About this task: What's wanted is each entry repeated verbatim, minus its images.
Listed entries: Begin
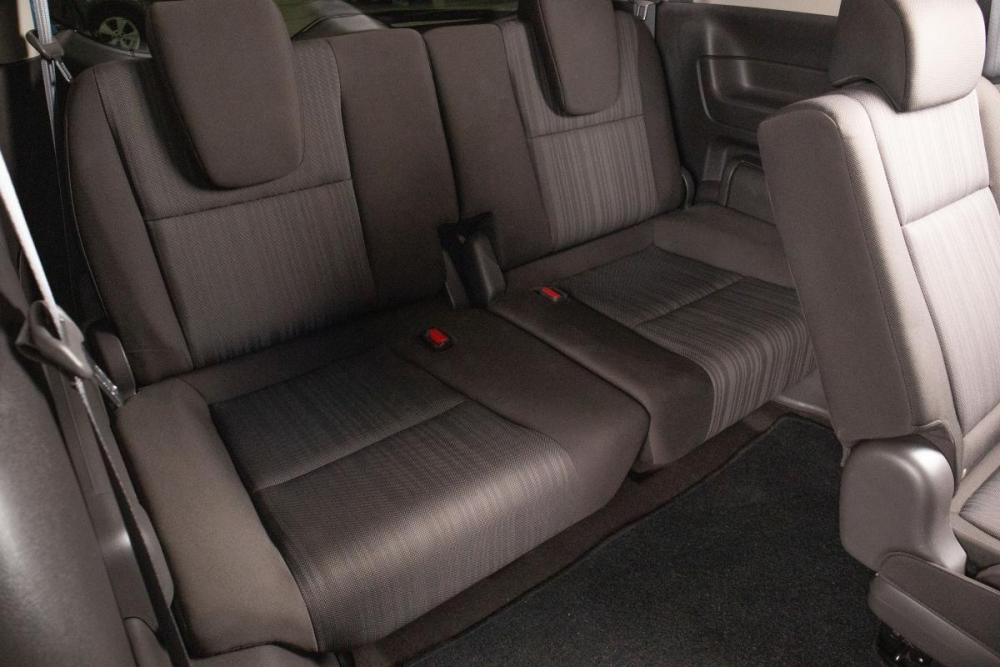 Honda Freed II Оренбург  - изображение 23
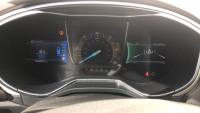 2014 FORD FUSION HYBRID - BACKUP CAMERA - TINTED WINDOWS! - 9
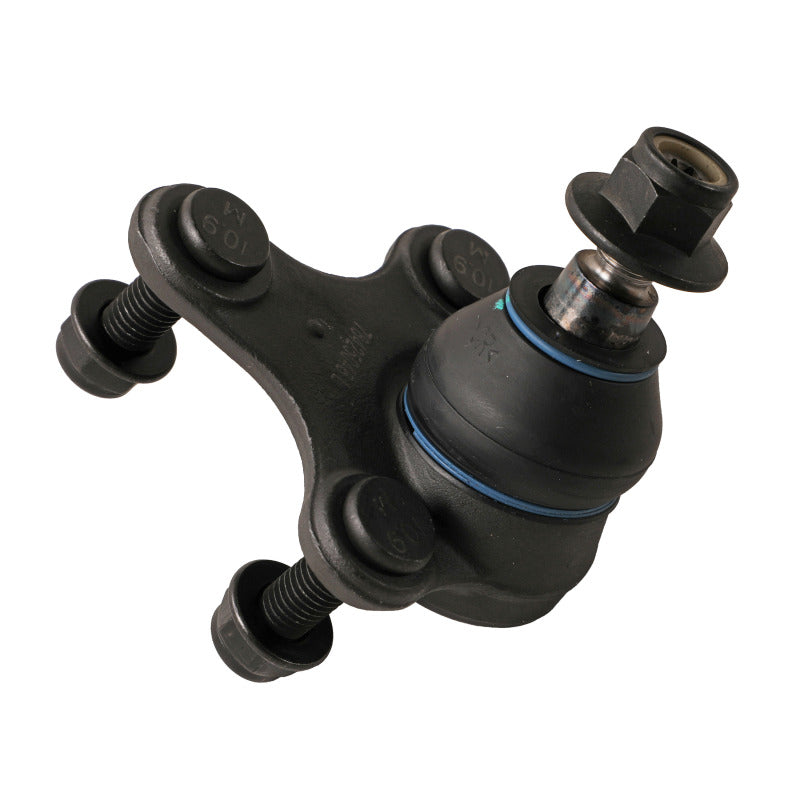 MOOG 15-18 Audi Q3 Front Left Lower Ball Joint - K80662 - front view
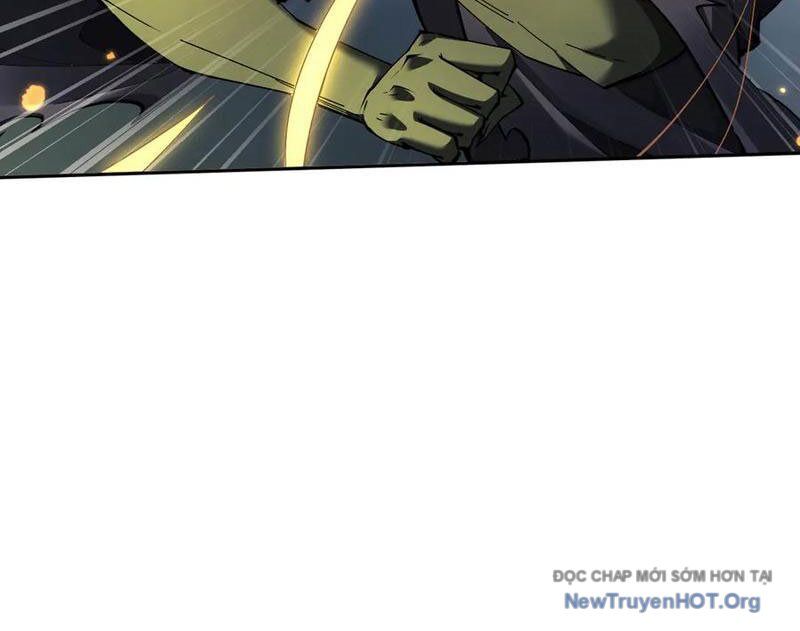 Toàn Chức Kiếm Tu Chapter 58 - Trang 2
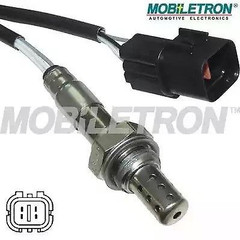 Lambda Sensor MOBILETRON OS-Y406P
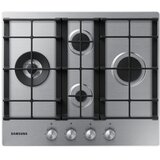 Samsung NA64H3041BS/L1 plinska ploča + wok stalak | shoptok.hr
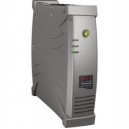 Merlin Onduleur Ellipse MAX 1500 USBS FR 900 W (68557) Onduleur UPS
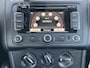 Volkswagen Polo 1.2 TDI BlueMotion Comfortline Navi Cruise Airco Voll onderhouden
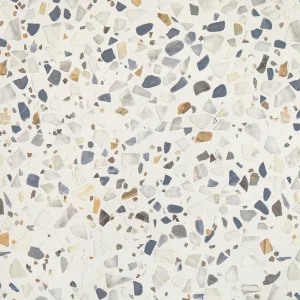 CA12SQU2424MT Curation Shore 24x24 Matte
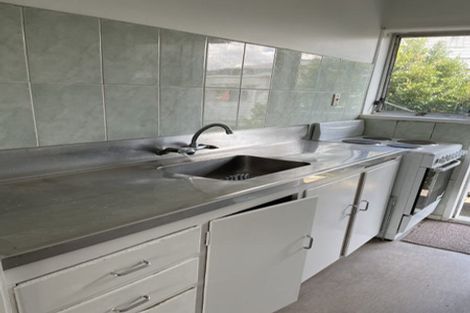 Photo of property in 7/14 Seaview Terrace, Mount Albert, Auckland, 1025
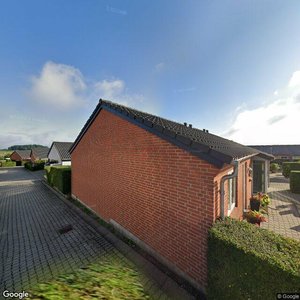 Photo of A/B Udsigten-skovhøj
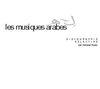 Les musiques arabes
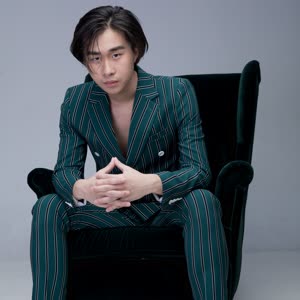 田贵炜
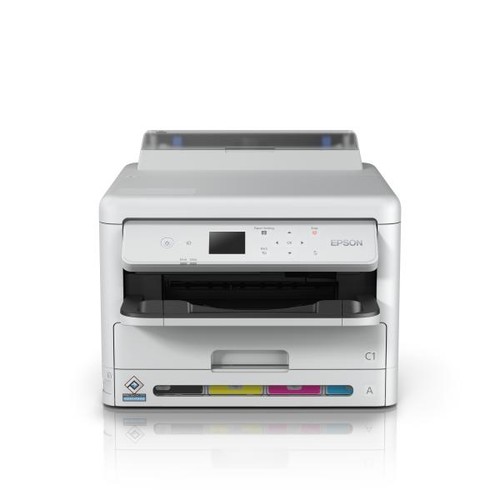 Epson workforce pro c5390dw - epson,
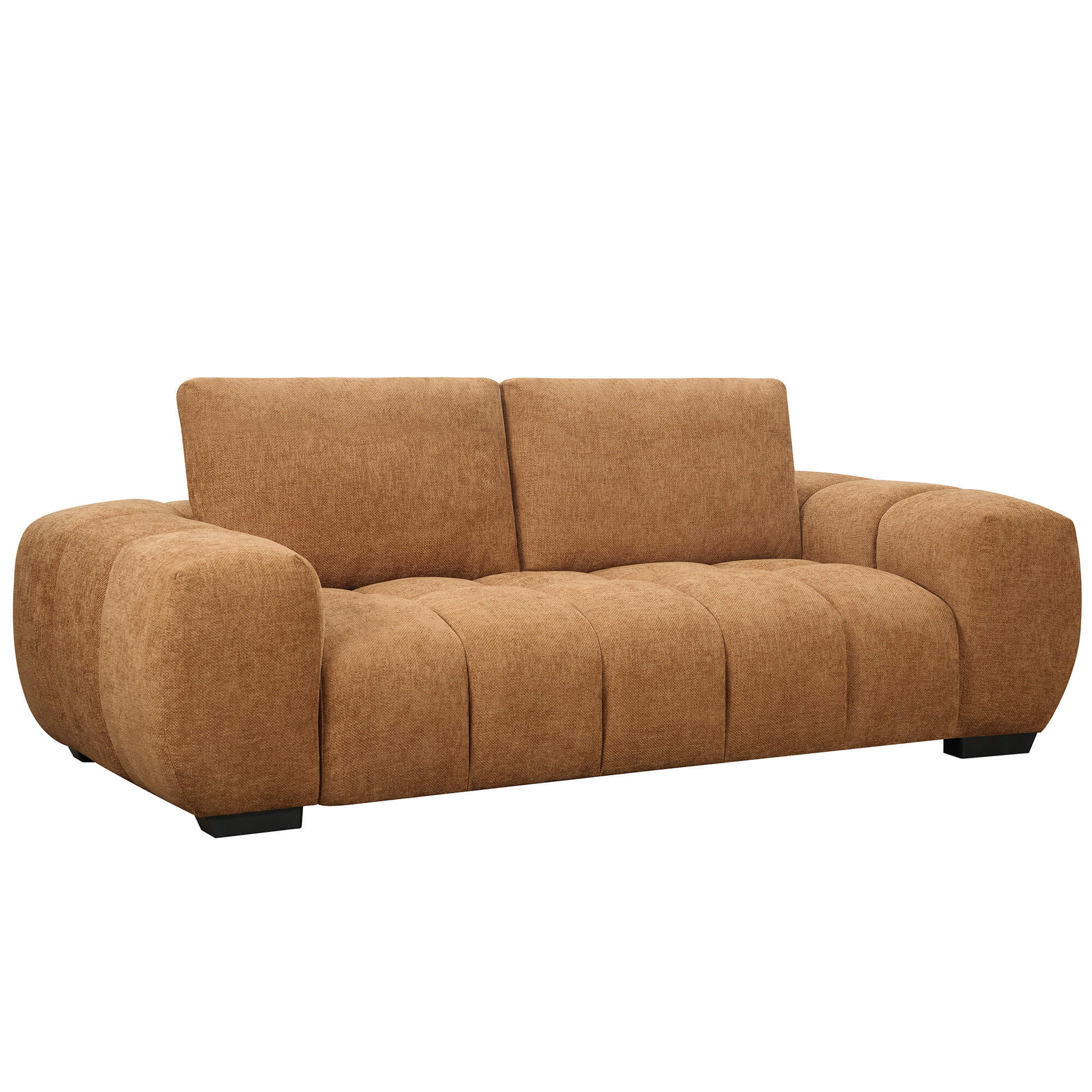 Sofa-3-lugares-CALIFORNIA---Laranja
Listed entries: End
Output:
 Honda Freed II Оренбург  - изображение 23
 2014 FORD FUSION HYBRID - BACKUP CAMERA - TINTED WINDOWS! - 9
 MOOG 15-18 Audi Q3 Front Left Lower Ball Joint - K80662 - front view
 Toàn Chức Kiếm Tu Chapter 58 - Trang 2
 Lambda Sensor MOBILETRON OS-Y406P
 Samsung NA64H3041BS/L1 plinska ploča + wok stalak | shoptok.hr
 Merlin Onduleur Ellipse MAX 1500 USBS FR 900 W (68557) Onduleur UPS
 Volkswagen Polo 1.2 TDI BlueMotion Comfortline Navi Cruise Airco Voll onderhouden
 CA12SQU2424MT Curation Shore 24x24 Matte
 Photo of property in 7/14 Seaview Terrace, Mount Albert, Auckland, 1025
 Photo of A/B Udsigten-skovhøj
 Les musiques arabes
 田贵炜
 Epson workforce pro c5390dw - epson,
 Sofa-3-lugares-CALIFORNIA---Laranja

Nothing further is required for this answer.